J.A cerró su declaración diciendo “yo era chica, no sabía lo que hacía"; "si volviera el tiempo hacia atrás, no hubiera pasado"; "me arrepiento muchísimo, yo era una nena, lo mejor de todo fue que pude volver a mi casa". Agregó que le costó “muchísimo salir” de allí y, aún más, de su habitación, que apenas abandonaba para ir a comer.

Así las cosas, su madre la llevó al hospital de Niños para que recibiera asistencia psicológica. Dejó los estudios. Y, según se supo en las audiencias del debate, recién ahora se sentiría fuerte como para retomarlos en una escuela nocturna.

EL CRIMEN DEL PADRE Y UN CUARTO CERRADO

Una vez radicada la denuncia, la justicia de garantías ordenó allanar la casa del acusado, donde se secuestraron elementos clave para la investigación, como blisters vacíos, entre ellos uno de ovulol UD Levonorgestrel- y G3 (la pastilla “del día después” mencionada por la menor) y un toallón con manchas de sangre. También se tuvo en cuenta la evidencia informática de que las últimas direcciones que se repetían para dos cuentas de Instagram, Predicciones Amorosas y Jonatan Manzo, se conectaban ambas desde el mismo IP (dirección univoca que identifica a un dispositivo que se conecta a una red).

En el momento del allanamiento, el acusado estaba conectado a páginas de redes sociales a través de las cuales conectaba con chicas

Además de condenar a Manzo a la pena de 12 años de cárcel por “abuso sexual con acceso carnal por ser la víctima una menor de 13 años”, el TOC 2 ordenó decomisar todo el material informático secuestrado en la causa, cuyo análisis podría derivar en la apertura de nuevas causas. Hasta donde se sabe, este hombre no tiene otras denuncias pendientes, pero al momento de su captura tenía un cargo como suplente en la escuela de 4 y 62, en quinto grado de Educación Primaria, detalla el expediente.

A la hora de dictar sentencia, la juez Hoerr sólo valoró como atenuante la falta de antecedentes del docente y no así su “historia vital”, en referencia al crimen del padre de Jonatan. Hablamos de Eduardo Manzo, también docente y prefecto penitenciario de Olmos, quien en mayo de 2001 fue encontrado maniatado, con una bolsa en la cabeza y asesinado a golpes en el baúl de su auto, en Altos de San Lorenzo. Manzo se había separado de Laura Governatori, también penitenciaria, con quien había tenido dos hijos. Ella estaba de novia con Marcelo Hermida, otro guardia mucho más joven. En 2009, ambos fueron condenados a perpetua por el homicidio de Manzo y, según trascendió, ya recuperaron la libertad.
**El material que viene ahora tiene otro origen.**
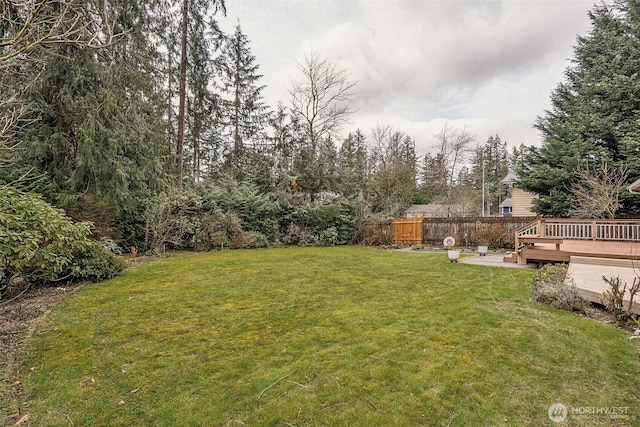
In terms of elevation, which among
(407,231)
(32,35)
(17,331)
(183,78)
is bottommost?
(17,331)

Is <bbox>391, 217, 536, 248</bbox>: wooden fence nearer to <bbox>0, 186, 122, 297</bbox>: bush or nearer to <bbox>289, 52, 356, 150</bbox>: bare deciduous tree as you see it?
<bbox>289, 52, 356, 150</bbox>: bare deciduous tree

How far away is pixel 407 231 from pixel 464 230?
8.02ft

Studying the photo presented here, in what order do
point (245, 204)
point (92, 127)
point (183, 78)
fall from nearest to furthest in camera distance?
1. point (92, 127)
2. point (245, 204)
3. point (183, 78)

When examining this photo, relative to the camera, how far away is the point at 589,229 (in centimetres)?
867

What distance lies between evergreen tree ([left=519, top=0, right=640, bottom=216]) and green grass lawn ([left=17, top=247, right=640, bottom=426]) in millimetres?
9718

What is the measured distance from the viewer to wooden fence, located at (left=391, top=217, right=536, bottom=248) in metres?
12.1

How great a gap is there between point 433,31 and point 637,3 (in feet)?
29.9

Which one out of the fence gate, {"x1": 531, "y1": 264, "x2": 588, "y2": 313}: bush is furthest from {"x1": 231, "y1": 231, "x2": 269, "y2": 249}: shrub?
{"x1": 531, "y1": 264, "x2": 588, "y2": 313}: bush

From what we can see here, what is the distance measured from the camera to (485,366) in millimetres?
2775

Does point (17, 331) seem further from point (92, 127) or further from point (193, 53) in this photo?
point (193, 53)

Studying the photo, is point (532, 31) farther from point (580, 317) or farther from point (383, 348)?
point (383, 348)

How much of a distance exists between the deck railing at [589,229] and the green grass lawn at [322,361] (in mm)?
4948

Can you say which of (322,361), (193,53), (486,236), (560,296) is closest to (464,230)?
(486,236)

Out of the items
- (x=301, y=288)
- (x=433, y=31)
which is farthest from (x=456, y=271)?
(x=433, y=31)
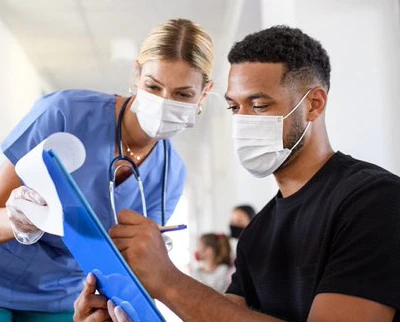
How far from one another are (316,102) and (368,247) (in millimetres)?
368

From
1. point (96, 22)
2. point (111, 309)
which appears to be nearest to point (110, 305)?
point (111, 309)

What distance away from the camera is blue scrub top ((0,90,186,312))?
1311mm

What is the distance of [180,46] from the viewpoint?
4.62 ft

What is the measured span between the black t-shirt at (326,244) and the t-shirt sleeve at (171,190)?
35 cm

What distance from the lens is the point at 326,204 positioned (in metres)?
0.99

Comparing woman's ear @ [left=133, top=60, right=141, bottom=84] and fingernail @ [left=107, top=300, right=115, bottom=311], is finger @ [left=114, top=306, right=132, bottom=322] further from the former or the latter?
woman's ear @ [left=133, top=60, right=141, bottom=84]

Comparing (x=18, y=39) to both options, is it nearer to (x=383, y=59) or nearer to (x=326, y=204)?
(x=383, y=59)

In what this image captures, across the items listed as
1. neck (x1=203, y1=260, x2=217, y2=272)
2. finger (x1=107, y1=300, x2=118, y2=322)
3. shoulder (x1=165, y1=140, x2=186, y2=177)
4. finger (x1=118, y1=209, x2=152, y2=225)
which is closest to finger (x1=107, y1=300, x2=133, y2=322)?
finger (x1=107, y1=300, x2=118, y2=322)

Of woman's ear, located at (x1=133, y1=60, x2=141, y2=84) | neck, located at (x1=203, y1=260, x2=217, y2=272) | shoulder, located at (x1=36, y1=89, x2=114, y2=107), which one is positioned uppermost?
woman's ear, located at (x1=133, y1=60, x2=141, y2=84)

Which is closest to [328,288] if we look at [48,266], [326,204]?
[326,204]

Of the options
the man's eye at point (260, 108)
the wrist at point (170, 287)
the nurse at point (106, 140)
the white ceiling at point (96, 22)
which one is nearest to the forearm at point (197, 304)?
the wrist at point (170, 287)

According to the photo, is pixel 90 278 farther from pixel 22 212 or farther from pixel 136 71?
pixel 136 71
Retomando el caso de Jonatan, la jueza consideró como agravante la extensión del daño causado a la menor (a pedido del fiscal) y cuestionó la estrategia defensista de concentrarse en “el tema de la edad de (J.A), y que ésta le habría dicho a Manzo -en las conversaciones previas- que tenía 14 años”.

“La interpretación actual de los tipos penales de abuso sexual deber ser efectuada a la luz de los avances en lo que se refiere a perspectiva de género, o de perspectiva de la niñez y ello nos lleva a dejar de aplicar ideas propias de épocas pasadas donde se le exigía a la mujer una suerte de ‘cruzada’ para demostrar su negativa, hoy por hoy con la negativa es suficiente”, argumentó. Tampoco pasó por alto que la víctima de este caso es “una niña de 12 años, que era su primera vez, que estaba asustada, a quien le hacen borrar las conversaciones previas, apagar el celular y como consecuencia de ello perder contacto con su madre y familiares”.

“Para aclarar aún más el tema, propongo el siguiente interrogante”, expuso la jueza, “¿es exigible siempre que esa comunicación sea verbal?, o ¿puede una mujer comunicar su negativa mediante actos inequívocamente externos?” Y planteó “otro interrogante: ¿Existe un símbolo externo de sufrimiento que supere las lágrimas que caen de dolor?”